Les artistes (surtout néerlandais) disposaient ici d’une tribune pour s’exprimer sur le recyclage de protocoles documentaires dans leur pratique. Certains des participants (Bas Scholten, Julika Rudelius) refusent de souscrire aux idéologies que véhicule le genre (la neutralité, l’identification avec l’opprimé). À ce titre, Rudelius juge qu’une association entre son champ d’activité et celui du documentariste relève principalement d’une construction rhétorique de la critique. Commentant également le phénomène d’institutionnalisation de ces pratiques, Dennis Adams affirme qu’une mise à mal de l’autorité du documentaire par les artistes au cours des années 1970 pave la voie à son entrée dans le marché de l’art quelques décennies plus tard. Johan Grimonprez investit quant à lui le voyeurisme qu’encouragent les images de catastrophes au sein de l’espace médiatique. Sans chercher à se distancier complètement, il propose par le montage de ces images un second voyeurisme qui observe le premier. Artiste cité à plusieurs reprises dans les textes de théoriciens, Walid Raad suggère qu’une distinction trop tranchée entre le vrai et le faux oblitère des témoignages semi-fictifs. En créant des documents qu’il narre ensuite d’après le contexte bien réel de l’après-guerre civile au Liban, Raad fait de leur médiation l’enjeu même de son intervention critique.

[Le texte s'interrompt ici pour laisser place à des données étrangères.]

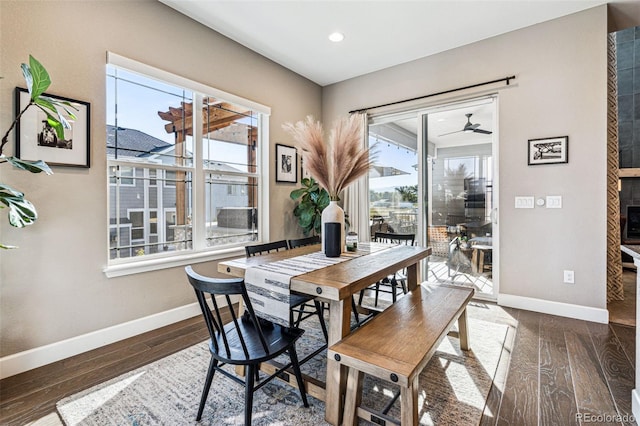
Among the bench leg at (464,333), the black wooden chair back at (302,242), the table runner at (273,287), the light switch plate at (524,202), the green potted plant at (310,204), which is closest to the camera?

De nombreux artistes (Walid Raad entre autres) mettent en récit des constellations documentaires où l’image ne joue pas toujours un rôle de premier plan. En privilégiant de nouveau les débats suscités par l’ontologie du médium photographique ou cinématographique, les auteurs de cette anthologie négligent le phénomène d’intermédialité à l’origine de ces pratiques documentaires. Par ailleurs, celles-ci empruntent souvent leurs stratégies réflexives aux croisements interdisciplinaires des années 1960 et 1970 (art conceptuel, cinéma expérimental, vidéo, in situ). Il est nécessaire de déterminer dans quelle mesure le genre documentaire comme modèle heuristique peut s’appliquer rétrospectivement à cette période d’expérimentation. Une telle filiation permettrait peut-être de saisir le paradoxe que représentent désormais l’émulation et le rejet simultané de ce modèle par les artistes.
Vincent Bonin est artiste et vit à Montréal. Il occupe un poste d’archiviste à la Fondation Daniel Langlois pour l’art, la science et la technologie.